The name was suggested by his daughter, who lives in London and could not stop talking about The George, founded in 1676, and one of that city’s most famous and beloved pubs. Great food, great drinks, a friendly atmosphere in a casual-but-tasteful environment — it was everything he was looking to do in this Rockville Centre spot. “I wanted an American tavern with a modern twist,” he said. 

Then one night he had a breakthrough. “I realized I could call it The George and not make it about me.” And so the fun began: Korten collected likenesses of all the Georges he could think of: Washington, Strait, Jetson, Burns, Foreman, Constanza. “It felt more playful,” he said.

A collection of George-themed artwork at The George in Rockville...

A collection of George-themed artwork at The George in Rockville Centre. Credit: Newsday/Erica Marcus

The name may be new, but Korten has been running a restaurant at this address since 2013, when he opened George Martin Burger Bar. Eleven years later he was ready for a change. “We were trendsetters when we opened,” he said. “But upscale, burger-centric gastropubs are pretty common now.”

The customer base has also shifted. “When COVID hit, we became more family-oriented — more kids, less of a bar crowd. And the dinner window was short, pretty much over at 8 p.m.,” Korten said.

A handful of menu items are held over from Burger Bar, such as Baja tortilla salad, grilled chicken club and the signature Blackjack burger with barbecue sauce, candied bacon and cherry peppers, now $20 instead of the old $17.95. But executive chef Frank Greco has come up with dishes that are both hearty and whimsical: Wagyu pigs in a blanket, shepherd’s pie-stuffed potato skins, pan-roasted pierogi with truffle butter and caramelized onions.

Wagyu pigs in a blanket at The George in Rockville...
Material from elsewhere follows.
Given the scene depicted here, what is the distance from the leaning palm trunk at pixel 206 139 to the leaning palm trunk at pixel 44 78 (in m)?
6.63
Wagyu pigs in a blanket at The George in Rockville Centre. Credit: Newsday/Erica Marcus

Mains include a French onion meatloaf with mashed potatoes and crostini, short ribs Stroganoff with egg noodles and “Barbie’s chicken in the pot.” Named for Korten’s wife, it features a roast chicken breast and vegetables in a velouté sauce served in a little casserole and topped with a puff-pastry hat. There’s also a short roster of steaks and chops including a prime 8-ounce flat iron steak, a 14-ounce Certified Angus Beef rib-eye and a Berkshire pork rib chop. Starters range from $10 to $17, mains from $21 to $34 (for that rib-eye).

Except for the wide-planked wooden floor, Korten completely remodeled the restaurant to be less rustic-industrial, more classic-cozy. Tables are now covered with black-and-white checkered tablecloths; booths were turned into banquettes and all the seating is now plushily upholstered in red; the bar was integrated into the dining room. And, of course, there are Georges everywhere.

The George, 209 N. Long Beach Rd., Rockville Centre, 516-208-6100, georgemartingroup.com. Open Sunday to Wednesday 5 to 9 p.m., Thursday to Saturday 5 to 10 p.m.